Vous êtes considéré comme l’un des pionniers de la new wave de science-fiction. Aujourd’hui, que vous inspire ce mouvement ?

Tout d’abord, la New Wave a été de courte durée – et elle est ancienne : la plupart de ses représentants exerçaient il y a plus de 50 ans. De plus il n’y avait pas à proprement parler de « mouvement » au sens littéraire. Il s’agissait davantage d’un climat dans lequel certains écrivains ont pu se développer et développer leur travail, tout en captant un public réceptif à celui-ci.

La plupart de vos livres traitent d’une perception différée du réel, en partie à cause de la technologie.
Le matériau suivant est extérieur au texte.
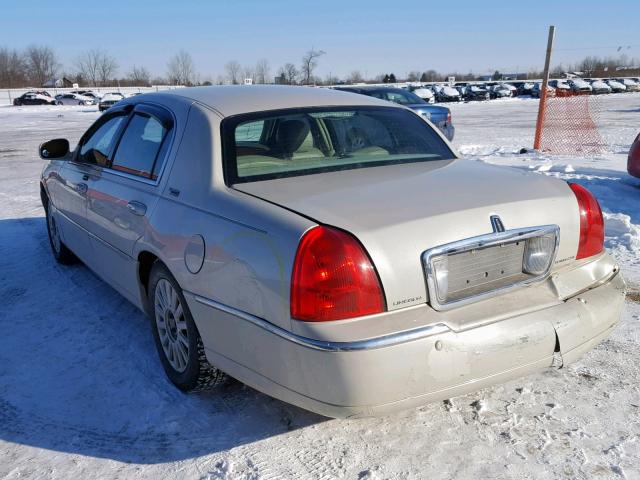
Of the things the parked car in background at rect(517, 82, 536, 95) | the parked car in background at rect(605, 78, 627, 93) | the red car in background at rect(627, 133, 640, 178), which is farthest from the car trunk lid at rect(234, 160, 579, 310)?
the parked car in background at rect(605, 78, 627, 93)

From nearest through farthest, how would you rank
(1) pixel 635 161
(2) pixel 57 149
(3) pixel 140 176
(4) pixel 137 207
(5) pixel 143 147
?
(4) pixel 137 207 → (3) pixel 140 176 → (5) pixel 143 147 → (2) pixel 57 149 → (1) pixel 635 161

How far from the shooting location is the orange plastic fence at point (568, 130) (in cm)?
1358

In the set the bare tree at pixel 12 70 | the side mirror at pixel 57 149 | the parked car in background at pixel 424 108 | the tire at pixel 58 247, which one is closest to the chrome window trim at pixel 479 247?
the side mirror at pixel 57 149

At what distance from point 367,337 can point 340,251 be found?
0.34 metres

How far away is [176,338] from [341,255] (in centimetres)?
138

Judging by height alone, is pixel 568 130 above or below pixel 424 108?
below

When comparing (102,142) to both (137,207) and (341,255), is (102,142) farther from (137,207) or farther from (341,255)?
(341,255)

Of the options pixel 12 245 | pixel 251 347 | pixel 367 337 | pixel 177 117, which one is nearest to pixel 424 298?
pixel 367 337

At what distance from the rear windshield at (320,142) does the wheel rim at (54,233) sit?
2.87 metres

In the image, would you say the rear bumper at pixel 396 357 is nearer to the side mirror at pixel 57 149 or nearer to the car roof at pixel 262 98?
the car roof at pixel 262 98

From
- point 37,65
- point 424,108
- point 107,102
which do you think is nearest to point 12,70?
point 37,65

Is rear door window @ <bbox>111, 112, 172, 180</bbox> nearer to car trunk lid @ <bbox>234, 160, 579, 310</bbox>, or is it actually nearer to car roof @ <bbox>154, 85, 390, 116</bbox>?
car roof @ <bbox>154, 85, 390, 116</bbox>

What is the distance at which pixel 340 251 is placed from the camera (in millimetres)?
2381

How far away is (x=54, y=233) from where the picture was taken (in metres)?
5.67
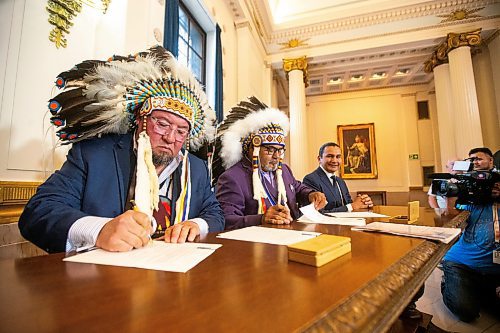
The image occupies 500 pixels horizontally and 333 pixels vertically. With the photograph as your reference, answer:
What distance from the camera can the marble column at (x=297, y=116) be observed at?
22.6 ft

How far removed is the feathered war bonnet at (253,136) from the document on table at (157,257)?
48.5 inches

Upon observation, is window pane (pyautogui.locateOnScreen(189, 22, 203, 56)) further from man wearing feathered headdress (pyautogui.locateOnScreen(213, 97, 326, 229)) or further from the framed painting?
the framed painting

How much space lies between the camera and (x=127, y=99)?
1.37m

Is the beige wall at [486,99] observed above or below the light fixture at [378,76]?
below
Plus que la fin des temps, devons-nous craindre la fin de la réalité ?

Le changement majeur dont tout le monde est coupable est bien celui de la flat democracy, celle des médias sociaux, des sites web de partage d’images…Tout cela nous paraît assez inoffensif individuellement et isolément, mais cela génère globalement une révolution sociale et culturelle aux proportions historiques terrifiantes. Nous devrions tous, dès maintenant, quitter les médias sociaux pour toujours et nous concentrer sur le seul sujet qui compte : la destruction de notre environnement. Sinon, nous tweetons pendant que le monde brûle.